IMProve has several other features I only explored briefly. White and black correction tools can be used to pre-edit the profile data to alter K-Gen curves or paper white points. Could be useful. An ICC transformation tool allows simulating the combined effects of up to three standard, devicelink, or saveink (a BasICColor exclusive) profiles using the measurement data. Again, I can see some use for this.
Finally, I must be missing something when it comes to the Rescale tool. Rescale offers a way to interpolate and/or extrapolate a limited set of measurement data into a larger target. The example given in the documentation is for a printing process lacking the uniformity to print a full ECI2002 chart (speculation as to what the final copy from such a process look like is left to the reader). With the magic of Rescale, you can print a small target or two, scale it up to a larger one, and profile away. I experimented with a RGB set. I extracted a 729 patch data set (points spaced 32 RGB units apart) and ressed it up to 4160 patches (16 RGB point spacing + 64 grayscale steps). i1Profiler took the data and made a mess of a profile. Perhaps BasICColor Print works better with closer spaced input. I just don't know. The process strikes me as the profiling equivalent of photographers making huge prints from point-and-shoot cameras. Gee, you mean had I only discovered Bicubic Smoother, we sure could have saved some money on IQ180 backs?

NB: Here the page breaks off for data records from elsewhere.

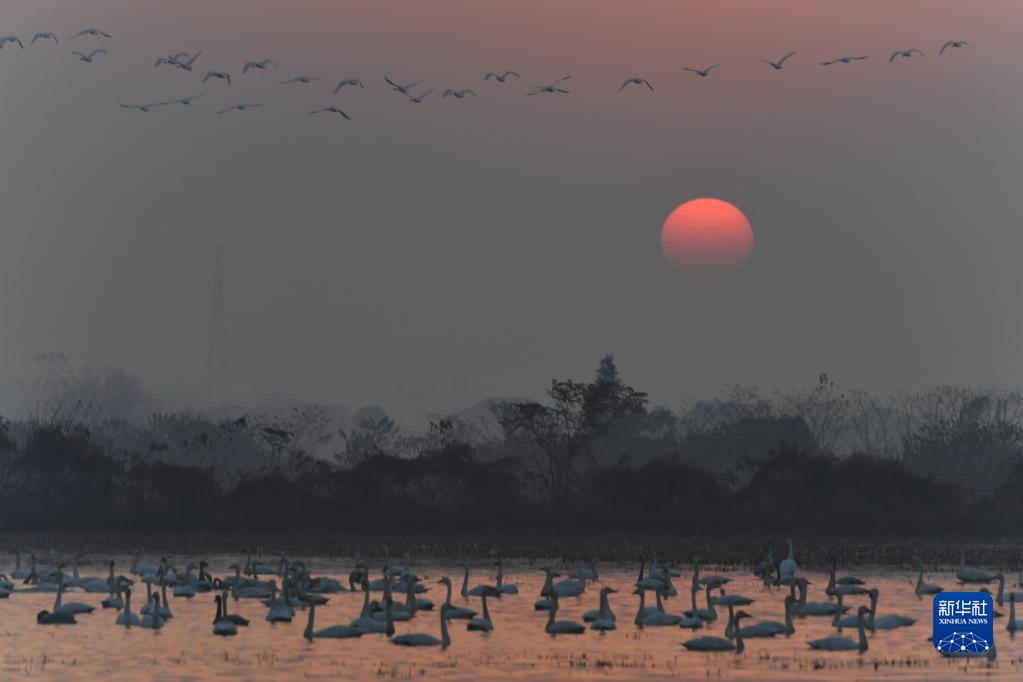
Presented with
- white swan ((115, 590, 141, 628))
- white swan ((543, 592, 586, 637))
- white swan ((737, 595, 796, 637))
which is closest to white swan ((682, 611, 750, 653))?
white swan ((737, 595, 796, 637))

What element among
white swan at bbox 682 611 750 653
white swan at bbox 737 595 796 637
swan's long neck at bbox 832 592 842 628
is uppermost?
swan's long neck at bbox 832 592 842 628

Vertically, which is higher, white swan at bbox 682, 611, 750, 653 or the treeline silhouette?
the treeline silhouette

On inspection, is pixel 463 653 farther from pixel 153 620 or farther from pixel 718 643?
pixel 153 620

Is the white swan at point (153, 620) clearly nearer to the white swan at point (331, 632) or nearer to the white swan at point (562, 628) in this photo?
the white swan at point (331, 632)

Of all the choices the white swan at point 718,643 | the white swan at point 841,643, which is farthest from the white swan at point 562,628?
the white swan at point 841,643

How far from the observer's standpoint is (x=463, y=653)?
3155 cm

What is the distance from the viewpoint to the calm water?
2916 centimetres

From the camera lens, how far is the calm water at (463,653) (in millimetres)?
29156

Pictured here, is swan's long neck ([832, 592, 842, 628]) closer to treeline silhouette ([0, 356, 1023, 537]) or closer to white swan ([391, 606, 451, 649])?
white swan ([391, 606, 451, 649])

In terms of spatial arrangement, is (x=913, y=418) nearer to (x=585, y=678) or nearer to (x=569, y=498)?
(x=569, y=498)

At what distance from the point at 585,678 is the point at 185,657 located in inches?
272

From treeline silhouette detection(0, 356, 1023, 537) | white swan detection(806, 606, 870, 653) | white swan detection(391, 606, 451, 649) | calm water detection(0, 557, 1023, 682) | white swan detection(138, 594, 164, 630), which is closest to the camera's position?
calm water detection(0, 557, 1023, 682)

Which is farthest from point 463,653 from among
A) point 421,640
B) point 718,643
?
point 718,643

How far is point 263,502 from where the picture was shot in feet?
245
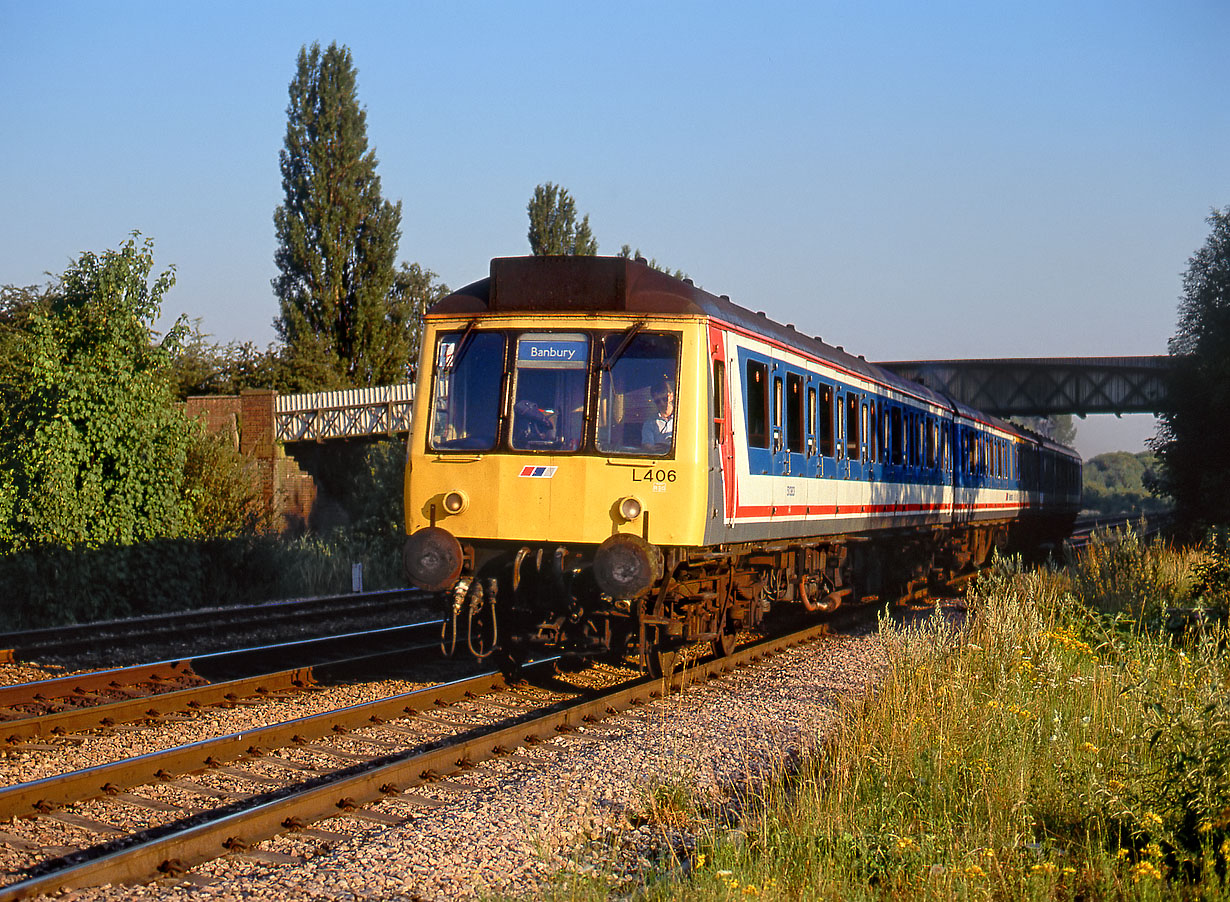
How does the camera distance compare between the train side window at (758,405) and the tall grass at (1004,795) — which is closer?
the tall grass at (1004,795)

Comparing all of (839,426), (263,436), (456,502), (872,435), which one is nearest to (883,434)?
(872,435)

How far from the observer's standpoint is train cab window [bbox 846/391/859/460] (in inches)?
537

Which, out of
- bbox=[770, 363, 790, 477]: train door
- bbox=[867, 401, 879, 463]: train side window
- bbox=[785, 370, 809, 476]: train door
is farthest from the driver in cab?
bbox=[867, 401, 879, 463]: train side window

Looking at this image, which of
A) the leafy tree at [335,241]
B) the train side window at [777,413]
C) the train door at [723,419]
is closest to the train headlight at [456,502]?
the train door at [723,419]

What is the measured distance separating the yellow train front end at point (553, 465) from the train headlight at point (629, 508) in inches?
0.4

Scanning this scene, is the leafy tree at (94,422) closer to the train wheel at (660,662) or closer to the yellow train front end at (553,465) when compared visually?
the yellow train front end at (553,465)

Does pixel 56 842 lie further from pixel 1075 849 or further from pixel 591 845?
pixel 1075 849

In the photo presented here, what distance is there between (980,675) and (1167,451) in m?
28.6

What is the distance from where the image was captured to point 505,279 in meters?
9.61

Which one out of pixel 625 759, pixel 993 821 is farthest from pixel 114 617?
pixel 993 821

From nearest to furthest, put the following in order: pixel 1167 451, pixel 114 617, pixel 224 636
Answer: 1. pixel 224 636
2. pixel 114 617
3. pixel 1167 451

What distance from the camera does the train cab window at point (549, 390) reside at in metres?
9.30

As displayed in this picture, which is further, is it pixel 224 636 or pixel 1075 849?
pixel 224 636

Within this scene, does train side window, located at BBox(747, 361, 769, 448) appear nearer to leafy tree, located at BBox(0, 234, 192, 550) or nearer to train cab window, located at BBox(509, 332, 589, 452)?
train cab window, located at BBox(509, 332, 589, 452)
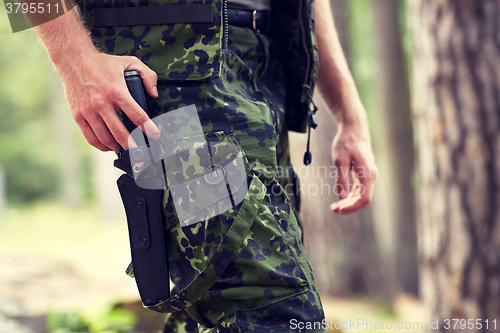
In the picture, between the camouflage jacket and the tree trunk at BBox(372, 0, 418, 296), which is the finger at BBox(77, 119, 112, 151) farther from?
the tree trunk at BBox(372, 0, 418, 296)

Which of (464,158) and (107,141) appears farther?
(464,158)

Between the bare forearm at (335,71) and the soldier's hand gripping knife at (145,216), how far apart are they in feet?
2.93

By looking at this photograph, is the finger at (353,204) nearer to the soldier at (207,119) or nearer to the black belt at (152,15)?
the soldier at (207,119)

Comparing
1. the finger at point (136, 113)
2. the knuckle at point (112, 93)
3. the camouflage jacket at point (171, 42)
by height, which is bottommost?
the finger at point (136, 113)

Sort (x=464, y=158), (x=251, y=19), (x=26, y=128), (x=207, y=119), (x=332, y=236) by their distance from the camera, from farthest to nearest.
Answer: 1. (x=26, y=128)
2. (x=332, y=236)
3. (x=464, y=158)
4. (x=251, y=19)
5. (x=207, y=119)

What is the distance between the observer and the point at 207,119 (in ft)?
3.29

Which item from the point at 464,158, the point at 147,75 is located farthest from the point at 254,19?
the point at 464,158

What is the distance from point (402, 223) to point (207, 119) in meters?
6.90

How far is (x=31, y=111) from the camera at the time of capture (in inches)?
781

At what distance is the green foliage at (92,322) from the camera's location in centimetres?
262

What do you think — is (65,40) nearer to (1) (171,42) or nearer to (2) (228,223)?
(1) (171,42)

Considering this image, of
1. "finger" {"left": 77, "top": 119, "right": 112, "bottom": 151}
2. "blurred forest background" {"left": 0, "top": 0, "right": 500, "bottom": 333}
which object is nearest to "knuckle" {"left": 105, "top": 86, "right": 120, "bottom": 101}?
"finger" {"left": 77, "top": 119, "right": 112, "bottom": 151}

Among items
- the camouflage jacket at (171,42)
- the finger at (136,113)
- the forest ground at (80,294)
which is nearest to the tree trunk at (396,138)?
the forest ground at (80,294)

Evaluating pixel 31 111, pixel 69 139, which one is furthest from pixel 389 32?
pixel 31 111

I'm left with decidedly a mixed impression of IMProve. The redundancy tool is excellent, if you are measuring targets with repeated patches. Properly tamed, the UV Brightener compensation tool worked well. Perhaps the correction and smoothing tools work with BasICColor targets or software. They do presuppose a D50 illuminant for the profile. The other tools ranged from useful for specialized cases (white/black, ICC transform) to WTF?!? (Rescale). The ability to compare results at each step of the process is excellent, and going back through the history stack to try something else is easy. For an automated workflow, IMProve would benefit from the ability to chain together an arbitrary flow of steps (macros, anyone?). Overall, I see the most useful tool being the OBA compensation. Package that as a standalone module, perhaps with the redundancy module as a front end, price it accordingly, and it would be attractive for i1Profiler users.